I'm quite certain that this should be trivially simple, but it's very late and I'm not that bright at the best of times:
$\{(X_\lambda, \mathcal{U}_\lambda)\,|\,\lambda \in \Lambda\}$ is a family of topological spaces with natural projection
$pr_\mu\,:\, \prod\limits_{\lambda\in\Lambda} X_\lambda \rightarrow X_\mu, \quad (x_\lambda)_{\lambda\in\Lambda} \mapsto x_\mu.$
I need to prove that $G \subseteq \prod X_\lambda$ is open in the product topology if and only if $G = \bigcup\limits_{\alpha\in A} G_\alpha$, and each $G_\alpha = \prod\limits_{\lambda \in \Lambda} G_{\alpha \lambda}$, with each $G_{\alpha\lambda}\in \mathcal{U}_\lambda$ and $G_{\alpha\lambda} = X_\lambda$ for all but finitely many $\lambda$. The product topology is then taken to be the topology induced by $\{pr_\mu\,|\,\mu\in\Lambda\}$.

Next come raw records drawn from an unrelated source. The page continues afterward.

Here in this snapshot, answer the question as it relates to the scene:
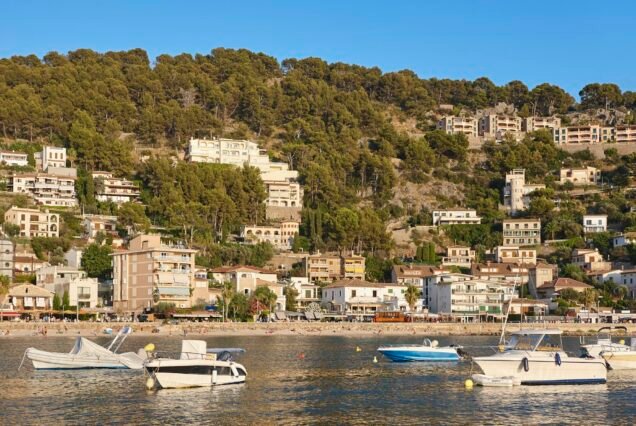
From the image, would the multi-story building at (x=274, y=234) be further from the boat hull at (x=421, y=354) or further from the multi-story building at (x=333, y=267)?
the boat hull at (x=421, y=354)

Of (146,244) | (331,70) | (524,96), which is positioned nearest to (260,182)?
(146,244)

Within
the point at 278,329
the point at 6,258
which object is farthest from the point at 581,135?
the point at 6,258

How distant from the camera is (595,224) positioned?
363 ft

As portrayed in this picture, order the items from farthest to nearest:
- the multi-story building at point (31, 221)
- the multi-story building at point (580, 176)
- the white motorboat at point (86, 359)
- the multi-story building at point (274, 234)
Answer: the multi-story building at point (580, 176) → the multi-story building at point (274, 234) → the multi-story building at point (31, 221) → the white motorboat at point (86, 359)

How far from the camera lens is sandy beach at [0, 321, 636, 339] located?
245ft

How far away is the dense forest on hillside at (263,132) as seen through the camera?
10856cm

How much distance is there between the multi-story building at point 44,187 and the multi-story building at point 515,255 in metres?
48.2

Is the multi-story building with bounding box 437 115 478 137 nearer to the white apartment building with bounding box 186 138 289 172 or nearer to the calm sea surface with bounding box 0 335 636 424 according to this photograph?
the white apartment building with bounding box 186 138 289 172

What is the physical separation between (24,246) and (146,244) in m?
14.8

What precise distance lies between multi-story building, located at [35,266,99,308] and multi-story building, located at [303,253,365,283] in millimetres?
24537

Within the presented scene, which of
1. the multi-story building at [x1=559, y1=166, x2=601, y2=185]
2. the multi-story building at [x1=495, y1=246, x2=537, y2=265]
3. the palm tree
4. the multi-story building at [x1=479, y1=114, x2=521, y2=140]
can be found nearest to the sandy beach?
the palm tree

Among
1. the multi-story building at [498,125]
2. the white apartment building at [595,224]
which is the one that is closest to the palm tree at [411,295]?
the white apartment building at [595,224]

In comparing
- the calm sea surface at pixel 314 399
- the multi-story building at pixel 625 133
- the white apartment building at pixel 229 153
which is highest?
the multi-story building at pixel 625 133

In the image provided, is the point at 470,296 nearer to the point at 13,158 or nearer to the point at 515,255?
the point at 515,255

Then I need to show that each $pr_\mu$ is an open mapping.
I appreciate that this is basically just writing out the definition of the product topology, and it feels like it's very close to clicking in my brain, but I keep getting jumbled and the devil Time ruthlessly pushes ever forward.